# Baby Class Steam Knob popped up and leaking



## biglewuk (Nov 11, 2014)

This morning I was steaming some milk as usual and as I turned the knob to full steam it seamed to take more twists and usual.

After a few seconds there was a small popping sound and the knob popped up a couple of millimeters and there was a bit of a leak - not a load, but obviously something awry.

It seemed possibly like there is a seal/gasket gone there.

There is a screw under the knob if you remove it, but that doesn't release the top panel for me to check.

Any ideas/advice?

TIA

Lewis.


----------



## El carajillo (Mar 16, 2013)

The screw holds the steam valve / cock to it's support bracket. To access the steam valve you will need to almost completely disasemble the machine. The bracket and valve are inside the case comprised by the front and sides and top of the machine.


----------



## gaggiamanualservice.com (Dec 22, 2009)

Your cam had worked loose. 2mm grub screw. Remove lid. Screw spindle back in, reset cam so it faces left.


----------



## biglewuk (Nov 11, 2014)

Thanks for the replies - I'm not sure how to remove the "lid" but I'll take a look and let you know.


----------



## biglewuk (Nov 11, 2014)

gaggiamanualservice.com said:


> Your cam had worked loose. 2mm grub screw. Remove lid. Screw spindle back in, reset cam so it faces left.


Excellent, thanks Mark this was exactly the issue.

For those less savvy like myself:

- do this at your own risk, I'm clearly no expert -

To remove the lid there are 3 screws - one under the steam knob and two at the back, seated in recesses once you remove the water reservoir.

The one on the top looks a little larger than the back ones so I was careful not to mix them up.

If you remove these screws and the top panel comes off revealing more of the cam (almost circular spindle with a flat edge) that holds the steam knob.

On the cam there is a collar with a bar that stops the cam (and therefore the steam knob) turning too far; this is held in place by the small grub screw.
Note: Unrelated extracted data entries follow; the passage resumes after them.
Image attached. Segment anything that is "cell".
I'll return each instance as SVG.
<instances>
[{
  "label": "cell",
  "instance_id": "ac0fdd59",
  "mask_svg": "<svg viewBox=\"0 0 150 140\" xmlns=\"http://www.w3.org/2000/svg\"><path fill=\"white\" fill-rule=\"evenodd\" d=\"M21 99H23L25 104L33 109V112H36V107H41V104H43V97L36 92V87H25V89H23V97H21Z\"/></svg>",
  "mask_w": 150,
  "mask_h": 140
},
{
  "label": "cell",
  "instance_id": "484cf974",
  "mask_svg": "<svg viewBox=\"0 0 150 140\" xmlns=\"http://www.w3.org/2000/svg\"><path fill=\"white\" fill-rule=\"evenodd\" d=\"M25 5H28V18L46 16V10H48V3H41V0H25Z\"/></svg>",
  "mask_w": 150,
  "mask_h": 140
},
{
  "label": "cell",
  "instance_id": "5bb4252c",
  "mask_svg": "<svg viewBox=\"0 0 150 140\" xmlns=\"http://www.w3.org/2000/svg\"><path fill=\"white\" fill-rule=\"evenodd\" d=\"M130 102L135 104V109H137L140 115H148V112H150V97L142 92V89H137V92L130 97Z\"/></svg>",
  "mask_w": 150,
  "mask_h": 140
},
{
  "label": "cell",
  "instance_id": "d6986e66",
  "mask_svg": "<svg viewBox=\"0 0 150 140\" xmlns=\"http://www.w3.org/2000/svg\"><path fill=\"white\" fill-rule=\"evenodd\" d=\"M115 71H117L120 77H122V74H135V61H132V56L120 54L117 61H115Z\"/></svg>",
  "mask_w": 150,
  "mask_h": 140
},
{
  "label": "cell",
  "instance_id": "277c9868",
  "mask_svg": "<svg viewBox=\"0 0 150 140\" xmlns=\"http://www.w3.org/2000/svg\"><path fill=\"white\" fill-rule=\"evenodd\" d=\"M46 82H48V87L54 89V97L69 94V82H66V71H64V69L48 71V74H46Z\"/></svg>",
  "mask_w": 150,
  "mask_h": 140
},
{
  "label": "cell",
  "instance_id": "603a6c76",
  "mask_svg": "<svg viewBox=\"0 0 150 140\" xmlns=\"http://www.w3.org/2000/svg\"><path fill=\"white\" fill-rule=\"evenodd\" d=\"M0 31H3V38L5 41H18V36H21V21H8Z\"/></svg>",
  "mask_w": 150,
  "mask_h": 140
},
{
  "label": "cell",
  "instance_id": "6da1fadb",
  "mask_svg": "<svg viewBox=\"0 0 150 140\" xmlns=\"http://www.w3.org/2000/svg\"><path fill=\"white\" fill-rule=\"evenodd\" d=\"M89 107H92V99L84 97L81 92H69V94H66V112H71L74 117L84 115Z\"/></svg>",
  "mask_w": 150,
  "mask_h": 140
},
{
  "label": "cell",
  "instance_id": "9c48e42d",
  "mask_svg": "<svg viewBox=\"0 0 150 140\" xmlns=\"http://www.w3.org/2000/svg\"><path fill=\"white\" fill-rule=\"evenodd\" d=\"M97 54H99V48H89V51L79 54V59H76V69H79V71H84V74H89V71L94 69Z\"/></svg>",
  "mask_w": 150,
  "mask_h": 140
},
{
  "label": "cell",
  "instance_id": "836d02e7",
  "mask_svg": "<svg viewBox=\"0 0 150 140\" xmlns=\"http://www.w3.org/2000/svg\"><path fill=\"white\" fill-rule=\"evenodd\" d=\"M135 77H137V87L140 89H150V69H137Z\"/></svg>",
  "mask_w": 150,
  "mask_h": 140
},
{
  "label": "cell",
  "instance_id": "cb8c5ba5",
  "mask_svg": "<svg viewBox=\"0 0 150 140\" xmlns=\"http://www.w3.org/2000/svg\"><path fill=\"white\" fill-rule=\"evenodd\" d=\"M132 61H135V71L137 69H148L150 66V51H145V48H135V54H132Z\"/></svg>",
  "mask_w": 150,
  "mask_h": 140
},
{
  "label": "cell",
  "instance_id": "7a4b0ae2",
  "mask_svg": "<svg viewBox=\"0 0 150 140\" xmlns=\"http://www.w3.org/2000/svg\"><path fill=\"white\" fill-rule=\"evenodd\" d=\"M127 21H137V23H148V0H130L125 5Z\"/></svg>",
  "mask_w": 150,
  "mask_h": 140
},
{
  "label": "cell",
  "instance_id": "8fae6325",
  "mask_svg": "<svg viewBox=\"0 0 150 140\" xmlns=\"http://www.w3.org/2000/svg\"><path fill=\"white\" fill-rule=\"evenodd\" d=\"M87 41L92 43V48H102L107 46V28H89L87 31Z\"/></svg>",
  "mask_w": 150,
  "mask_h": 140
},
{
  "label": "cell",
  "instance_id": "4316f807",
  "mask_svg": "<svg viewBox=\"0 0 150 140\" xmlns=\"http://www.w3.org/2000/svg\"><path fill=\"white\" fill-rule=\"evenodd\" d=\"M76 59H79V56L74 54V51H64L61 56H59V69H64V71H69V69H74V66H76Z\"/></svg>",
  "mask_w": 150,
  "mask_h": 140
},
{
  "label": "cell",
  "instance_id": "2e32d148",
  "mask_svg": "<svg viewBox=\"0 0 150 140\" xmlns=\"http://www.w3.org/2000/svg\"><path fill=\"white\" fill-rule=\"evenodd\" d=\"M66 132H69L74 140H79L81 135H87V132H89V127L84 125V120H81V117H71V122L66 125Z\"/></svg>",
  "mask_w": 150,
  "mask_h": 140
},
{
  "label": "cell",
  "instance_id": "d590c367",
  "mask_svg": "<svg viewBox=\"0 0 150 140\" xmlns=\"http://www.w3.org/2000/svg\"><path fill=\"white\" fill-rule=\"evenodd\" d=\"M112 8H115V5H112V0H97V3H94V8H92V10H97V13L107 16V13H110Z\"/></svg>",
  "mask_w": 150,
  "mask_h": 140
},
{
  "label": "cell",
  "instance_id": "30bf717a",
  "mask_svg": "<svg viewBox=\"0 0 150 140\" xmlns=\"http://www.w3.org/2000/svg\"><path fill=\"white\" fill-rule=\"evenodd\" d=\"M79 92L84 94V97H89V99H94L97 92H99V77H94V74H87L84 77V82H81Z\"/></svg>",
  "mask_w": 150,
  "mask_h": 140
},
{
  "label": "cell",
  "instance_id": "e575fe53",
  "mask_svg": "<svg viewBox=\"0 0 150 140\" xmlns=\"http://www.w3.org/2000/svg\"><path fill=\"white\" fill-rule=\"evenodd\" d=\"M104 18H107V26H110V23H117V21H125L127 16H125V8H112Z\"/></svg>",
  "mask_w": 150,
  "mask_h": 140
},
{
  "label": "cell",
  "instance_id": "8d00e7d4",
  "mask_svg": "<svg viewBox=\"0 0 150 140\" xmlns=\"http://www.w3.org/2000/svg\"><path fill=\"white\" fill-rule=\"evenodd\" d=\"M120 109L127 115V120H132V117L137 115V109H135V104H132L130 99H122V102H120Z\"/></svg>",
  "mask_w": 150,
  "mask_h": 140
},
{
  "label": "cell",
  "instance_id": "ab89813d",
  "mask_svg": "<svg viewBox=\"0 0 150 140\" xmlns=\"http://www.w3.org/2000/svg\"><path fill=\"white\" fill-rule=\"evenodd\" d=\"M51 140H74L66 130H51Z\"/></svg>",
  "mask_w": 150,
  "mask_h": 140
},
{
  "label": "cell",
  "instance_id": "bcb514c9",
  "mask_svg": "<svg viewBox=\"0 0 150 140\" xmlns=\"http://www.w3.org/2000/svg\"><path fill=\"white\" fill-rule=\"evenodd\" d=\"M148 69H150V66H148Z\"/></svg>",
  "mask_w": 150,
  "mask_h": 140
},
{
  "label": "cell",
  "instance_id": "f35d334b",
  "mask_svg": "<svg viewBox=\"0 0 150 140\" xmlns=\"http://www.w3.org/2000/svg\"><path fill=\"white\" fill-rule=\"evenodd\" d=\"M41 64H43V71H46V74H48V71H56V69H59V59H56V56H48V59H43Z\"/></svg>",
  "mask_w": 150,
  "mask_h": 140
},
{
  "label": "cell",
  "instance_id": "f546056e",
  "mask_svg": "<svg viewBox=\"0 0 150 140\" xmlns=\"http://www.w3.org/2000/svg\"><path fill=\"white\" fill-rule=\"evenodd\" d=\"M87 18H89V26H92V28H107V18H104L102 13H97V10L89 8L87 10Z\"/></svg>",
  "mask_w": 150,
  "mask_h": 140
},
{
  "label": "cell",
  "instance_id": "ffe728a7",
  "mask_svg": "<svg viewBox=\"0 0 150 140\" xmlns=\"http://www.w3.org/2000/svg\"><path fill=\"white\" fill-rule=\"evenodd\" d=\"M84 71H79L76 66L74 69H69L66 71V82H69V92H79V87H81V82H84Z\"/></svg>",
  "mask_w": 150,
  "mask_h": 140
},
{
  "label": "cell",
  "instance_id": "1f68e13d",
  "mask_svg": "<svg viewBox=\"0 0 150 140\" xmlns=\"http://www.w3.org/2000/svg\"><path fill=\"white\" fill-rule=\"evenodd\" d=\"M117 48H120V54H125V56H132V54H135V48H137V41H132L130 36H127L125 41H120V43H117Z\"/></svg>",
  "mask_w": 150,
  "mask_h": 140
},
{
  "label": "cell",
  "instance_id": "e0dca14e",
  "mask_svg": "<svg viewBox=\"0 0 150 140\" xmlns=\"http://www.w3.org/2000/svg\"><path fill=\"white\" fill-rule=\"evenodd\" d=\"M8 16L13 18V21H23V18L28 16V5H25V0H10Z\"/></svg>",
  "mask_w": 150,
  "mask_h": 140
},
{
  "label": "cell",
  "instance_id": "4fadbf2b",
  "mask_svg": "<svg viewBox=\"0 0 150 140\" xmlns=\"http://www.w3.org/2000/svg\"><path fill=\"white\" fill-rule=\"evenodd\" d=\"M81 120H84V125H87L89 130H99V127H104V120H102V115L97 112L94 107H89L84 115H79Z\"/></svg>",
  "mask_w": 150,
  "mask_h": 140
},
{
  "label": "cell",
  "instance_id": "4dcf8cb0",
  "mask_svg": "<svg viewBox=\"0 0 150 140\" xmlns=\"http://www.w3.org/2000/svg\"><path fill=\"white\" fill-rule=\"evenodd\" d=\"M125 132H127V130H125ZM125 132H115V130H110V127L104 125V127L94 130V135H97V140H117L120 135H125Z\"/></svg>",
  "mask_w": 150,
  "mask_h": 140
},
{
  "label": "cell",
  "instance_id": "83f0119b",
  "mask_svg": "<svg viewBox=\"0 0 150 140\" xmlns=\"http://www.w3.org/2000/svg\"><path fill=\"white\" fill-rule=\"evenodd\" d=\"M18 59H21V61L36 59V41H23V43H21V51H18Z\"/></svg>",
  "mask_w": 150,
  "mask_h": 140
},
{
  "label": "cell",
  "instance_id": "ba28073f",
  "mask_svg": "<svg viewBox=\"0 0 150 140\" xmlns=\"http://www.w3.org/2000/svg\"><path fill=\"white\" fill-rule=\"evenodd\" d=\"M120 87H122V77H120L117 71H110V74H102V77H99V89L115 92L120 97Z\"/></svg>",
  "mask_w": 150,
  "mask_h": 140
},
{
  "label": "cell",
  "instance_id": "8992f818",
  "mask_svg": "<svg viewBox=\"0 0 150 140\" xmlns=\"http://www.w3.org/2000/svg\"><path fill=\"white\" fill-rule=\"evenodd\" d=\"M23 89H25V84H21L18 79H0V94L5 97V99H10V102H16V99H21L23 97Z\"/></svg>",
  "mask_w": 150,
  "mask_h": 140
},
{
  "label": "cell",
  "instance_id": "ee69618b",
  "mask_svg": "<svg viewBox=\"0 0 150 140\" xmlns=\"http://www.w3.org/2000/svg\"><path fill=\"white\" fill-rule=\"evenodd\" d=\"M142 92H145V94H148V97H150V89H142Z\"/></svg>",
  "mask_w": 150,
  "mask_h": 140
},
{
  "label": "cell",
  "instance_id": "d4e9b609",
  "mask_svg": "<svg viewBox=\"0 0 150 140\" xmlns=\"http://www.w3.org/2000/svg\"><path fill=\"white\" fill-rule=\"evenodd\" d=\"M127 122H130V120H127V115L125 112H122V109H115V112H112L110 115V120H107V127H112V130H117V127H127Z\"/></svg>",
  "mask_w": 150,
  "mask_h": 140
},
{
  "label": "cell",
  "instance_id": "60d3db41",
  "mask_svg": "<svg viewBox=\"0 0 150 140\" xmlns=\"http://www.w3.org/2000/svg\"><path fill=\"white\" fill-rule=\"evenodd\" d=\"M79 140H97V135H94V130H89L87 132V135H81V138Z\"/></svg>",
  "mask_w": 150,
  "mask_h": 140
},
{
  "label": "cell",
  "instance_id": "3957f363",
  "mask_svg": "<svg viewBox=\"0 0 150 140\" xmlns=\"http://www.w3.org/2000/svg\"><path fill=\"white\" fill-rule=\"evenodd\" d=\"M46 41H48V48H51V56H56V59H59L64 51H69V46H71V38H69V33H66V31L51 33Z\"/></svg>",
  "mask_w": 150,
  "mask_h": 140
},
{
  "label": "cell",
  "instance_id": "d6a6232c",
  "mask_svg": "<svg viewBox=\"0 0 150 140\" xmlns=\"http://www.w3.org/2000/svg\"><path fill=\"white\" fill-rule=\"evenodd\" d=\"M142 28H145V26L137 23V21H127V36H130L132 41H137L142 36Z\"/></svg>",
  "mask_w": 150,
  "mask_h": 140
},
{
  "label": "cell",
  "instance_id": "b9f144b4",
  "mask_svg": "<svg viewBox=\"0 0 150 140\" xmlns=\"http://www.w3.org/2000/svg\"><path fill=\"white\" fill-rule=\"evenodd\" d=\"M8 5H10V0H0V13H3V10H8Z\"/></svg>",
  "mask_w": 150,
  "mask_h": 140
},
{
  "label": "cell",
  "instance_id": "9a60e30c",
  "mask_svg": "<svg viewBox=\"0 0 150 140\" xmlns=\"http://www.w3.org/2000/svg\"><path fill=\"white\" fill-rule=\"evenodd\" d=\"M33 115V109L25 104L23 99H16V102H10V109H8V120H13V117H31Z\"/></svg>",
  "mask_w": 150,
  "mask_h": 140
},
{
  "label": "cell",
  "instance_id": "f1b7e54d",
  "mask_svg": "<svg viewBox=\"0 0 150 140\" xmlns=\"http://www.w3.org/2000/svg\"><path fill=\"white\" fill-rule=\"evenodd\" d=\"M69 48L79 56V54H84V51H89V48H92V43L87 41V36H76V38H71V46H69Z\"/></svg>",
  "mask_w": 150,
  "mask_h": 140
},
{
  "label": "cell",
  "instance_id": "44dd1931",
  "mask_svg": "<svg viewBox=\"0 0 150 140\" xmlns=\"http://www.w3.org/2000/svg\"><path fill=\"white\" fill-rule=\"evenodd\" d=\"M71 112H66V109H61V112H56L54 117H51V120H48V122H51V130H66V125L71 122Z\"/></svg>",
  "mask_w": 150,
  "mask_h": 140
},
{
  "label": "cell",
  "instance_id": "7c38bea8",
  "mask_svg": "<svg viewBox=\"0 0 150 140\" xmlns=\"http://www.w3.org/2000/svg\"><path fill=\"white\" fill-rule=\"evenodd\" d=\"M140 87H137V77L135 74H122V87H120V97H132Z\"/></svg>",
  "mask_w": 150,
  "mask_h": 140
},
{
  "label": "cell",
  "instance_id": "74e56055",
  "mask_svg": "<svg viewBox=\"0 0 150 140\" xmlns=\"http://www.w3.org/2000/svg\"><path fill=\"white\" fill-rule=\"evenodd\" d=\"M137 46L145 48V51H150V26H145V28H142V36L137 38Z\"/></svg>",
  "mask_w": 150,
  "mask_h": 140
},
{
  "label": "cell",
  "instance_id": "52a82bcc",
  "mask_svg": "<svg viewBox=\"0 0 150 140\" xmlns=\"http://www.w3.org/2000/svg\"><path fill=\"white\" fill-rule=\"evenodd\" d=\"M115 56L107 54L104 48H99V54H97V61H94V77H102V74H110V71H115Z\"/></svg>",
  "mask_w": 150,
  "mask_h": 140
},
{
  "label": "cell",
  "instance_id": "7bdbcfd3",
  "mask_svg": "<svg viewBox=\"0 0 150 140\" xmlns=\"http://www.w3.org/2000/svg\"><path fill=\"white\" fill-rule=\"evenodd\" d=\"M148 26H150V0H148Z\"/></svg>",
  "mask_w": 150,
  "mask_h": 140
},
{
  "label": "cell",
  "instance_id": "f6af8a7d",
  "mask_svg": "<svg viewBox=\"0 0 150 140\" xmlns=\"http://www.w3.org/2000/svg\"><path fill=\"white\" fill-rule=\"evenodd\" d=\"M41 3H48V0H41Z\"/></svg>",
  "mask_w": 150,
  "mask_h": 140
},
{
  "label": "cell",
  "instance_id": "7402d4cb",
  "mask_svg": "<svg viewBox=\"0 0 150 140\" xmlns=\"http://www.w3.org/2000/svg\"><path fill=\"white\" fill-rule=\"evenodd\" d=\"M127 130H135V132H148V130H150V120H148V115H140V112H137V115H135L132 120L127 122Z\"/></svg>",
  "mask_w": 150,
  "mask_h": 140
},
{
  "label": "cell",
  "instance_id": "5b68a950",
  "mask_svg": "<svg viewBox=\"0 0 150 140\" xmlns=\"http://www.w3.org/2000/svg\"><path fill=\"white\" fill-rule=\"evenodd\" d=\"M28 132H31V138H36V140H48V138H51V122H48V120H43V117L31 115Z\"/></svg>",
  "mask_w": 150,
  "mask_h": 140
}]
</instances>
I'd obviously been too heavy handed turning the steam knob and the collar had loosened and no longer stopped the cam, so as I mentioned in my original post the knob took more turns than usual.

This meant that the whole spindle popped out and the steam escaped out of the hole where it was seated.

As Mark said I screwed the spindle back in and re-tightened the collar in the correct place with the grub screw.

I tried it with just facing the flat of the cam to the left, but that didn't work as turning the knob didn't release the steam, so I made sure of the correct position by steaming with the lid off and the cam loose and tightened it against the stop when I knew the valve was closed.

Beware the spindle gets very hot!


----------